- **What this task involves**
Copy these lines exactly, starting at the line that contains "Out of the set" and continuing through the last line.

==== Supplied records ====

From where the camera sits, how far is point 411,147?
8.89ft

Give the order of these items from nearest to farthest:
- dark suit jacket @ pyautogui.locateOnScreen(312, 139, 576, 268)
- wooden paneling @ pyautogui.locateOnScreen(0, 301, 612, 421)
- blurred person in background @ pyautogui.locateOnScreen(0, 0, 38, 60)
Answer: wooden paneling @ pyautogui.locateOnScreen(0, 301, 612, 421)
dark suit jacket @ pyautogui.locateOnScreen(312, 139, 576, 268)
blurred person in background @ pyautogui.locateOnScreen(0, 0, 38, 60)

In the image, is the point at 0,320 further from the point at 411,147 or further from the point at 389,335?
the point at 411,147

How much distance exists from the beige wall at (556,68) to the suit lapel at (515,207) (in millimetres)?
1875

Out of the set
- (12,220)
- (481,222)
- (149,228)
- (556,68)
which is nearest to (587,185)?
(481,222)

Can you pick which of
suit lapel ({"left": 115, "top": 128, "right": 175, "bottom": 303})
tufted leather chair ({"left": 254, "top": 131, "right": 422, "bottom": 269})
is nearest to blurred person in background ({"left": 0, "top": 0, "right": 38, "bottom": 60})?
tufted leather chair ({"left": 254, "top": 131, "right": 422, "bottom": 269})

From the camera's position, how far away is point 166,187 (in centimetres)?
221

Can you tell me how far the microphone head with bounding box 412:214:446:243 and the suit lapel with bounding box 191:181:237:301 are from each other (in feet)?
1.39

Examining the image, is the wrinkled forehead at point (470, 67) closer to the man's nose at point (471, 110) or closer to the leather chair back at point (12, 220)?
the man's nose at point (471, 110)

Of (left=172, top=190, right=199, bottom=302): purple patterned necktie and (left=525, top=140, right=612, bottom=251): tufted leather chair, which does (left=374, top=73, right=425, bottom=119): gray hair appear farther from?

====

- **Complete answer**
Out of the set
- (12,220)
- (481,222)
- (149,228)
- (556,68)
which is nearest to (587,185)?
(481,222)

Can you pick which of
suit lapel ({"left": 115, "top": 128, "right": 175, "bottom": 303})
tufted leather chair ({"left": 254, "top": 131, "right": 422, "bottom": 269})
is nearest to blurred person in background ({"left": 0, "top": 0, "right": 38, "bottom": 60})?
tufted leather chair ({"left": 254, "top": 131, "right": 422, "bottom": 269})

From the camera's position, how far away is point 166,187 (in centimetres)?
221

Can you tell me how far the microphone head with bounding box 412:214:446:243 and the suit lapel with bounding box 191:181:237:301 are from each other (in feet)?
1.39

Examining the image, is the wrinkled forehead at point (470, 67) closer to the man's nose at point (471, 110) or closer to the leather chair back at point (12, 220)?
the man's nose at point (471, 110)

Of (left=172, top=190, right=199, bottom=302): purple patterned necktie and (left=525, top=140, right=612, bottom=251): tufted leather chair, which does (left=374, top=73, right=425, bottom=119): gray hair appear farther from?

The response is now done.